__Stated goal__:
Reproduce verbatim the rows from the line holding "In the photo" through the last line of the rows, both ends included.

-*-*-

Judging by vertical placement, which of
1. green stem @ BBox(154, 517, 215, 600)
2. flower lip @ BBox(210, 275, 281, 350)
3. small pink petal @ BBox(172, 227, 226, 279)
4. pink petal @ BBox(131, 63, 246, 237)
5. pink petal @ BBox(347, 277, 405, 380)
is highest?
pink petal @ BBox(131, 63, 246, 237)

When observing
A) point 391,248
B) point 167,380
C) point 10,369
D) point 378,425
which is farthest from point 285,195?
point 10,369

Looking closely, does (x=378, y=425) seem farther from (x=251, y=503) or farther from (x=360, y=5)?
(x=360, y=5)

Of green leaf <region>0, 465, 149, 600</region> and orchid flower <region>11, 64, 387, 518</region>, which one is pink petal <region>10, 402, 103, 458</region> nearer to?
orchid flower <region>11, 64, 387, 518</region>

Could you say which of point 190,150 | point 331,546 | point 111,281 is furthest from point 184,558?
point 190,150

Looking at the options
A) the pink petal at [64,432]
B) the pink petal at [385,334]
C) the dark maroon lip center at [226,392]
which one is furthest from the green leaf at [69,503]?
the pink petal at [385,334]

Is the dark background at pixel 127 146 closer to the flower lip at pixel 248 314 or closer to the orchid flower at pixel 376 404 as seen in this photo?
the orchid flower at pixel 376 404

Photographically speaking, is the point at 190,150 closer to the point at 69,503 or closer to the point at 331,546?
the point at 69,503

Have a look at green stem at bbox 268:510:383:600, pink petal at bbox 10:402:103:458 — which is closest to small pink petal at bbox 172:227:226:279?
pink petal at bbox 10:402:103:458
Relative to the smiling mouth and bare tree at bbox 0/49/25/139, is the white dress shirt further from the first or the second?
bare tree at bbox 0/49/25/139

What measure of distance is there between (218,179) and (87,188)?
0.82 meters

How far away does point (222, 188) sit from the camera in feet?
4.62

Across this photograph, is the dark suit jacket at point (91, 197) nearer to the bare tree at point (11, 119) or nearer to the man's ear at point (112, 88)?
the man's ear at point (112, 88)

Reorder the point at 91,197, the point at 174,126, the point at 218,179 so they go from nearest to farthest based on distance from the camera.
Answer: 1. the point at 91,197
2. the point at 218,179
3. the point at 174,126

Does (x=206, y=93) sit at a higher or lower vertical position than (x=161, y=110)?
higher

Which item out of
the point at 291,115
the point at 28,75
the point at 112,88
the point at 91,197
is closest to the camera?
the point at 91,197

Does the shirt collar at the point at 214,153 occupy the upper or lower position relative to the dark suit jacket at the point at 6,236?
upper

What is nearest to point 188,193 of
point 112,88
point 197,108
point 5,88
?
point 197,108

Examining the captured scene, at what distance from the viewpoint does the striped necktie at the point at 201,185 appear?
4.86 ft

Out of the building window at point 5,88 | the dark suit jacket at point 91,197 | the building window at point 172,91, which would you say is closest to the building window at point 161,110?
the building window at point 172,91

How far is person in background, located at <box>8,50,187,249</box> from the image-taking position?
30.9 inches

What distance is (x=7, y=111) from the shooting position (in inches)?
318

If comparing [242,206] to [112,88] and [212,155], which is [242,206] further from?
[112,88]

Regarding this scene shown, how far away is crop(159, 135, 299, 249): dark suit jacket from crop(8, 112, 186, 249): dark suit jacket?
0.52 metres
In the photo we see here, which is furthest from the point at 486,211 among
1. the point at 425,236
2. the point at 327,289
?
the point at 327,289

-*-*-

__Response for this exercise__:
In the photo we see here, which is furthest from the point at 486,211 among
1. the point at 425,236
2. the point at 327,289
?
the point at 327,289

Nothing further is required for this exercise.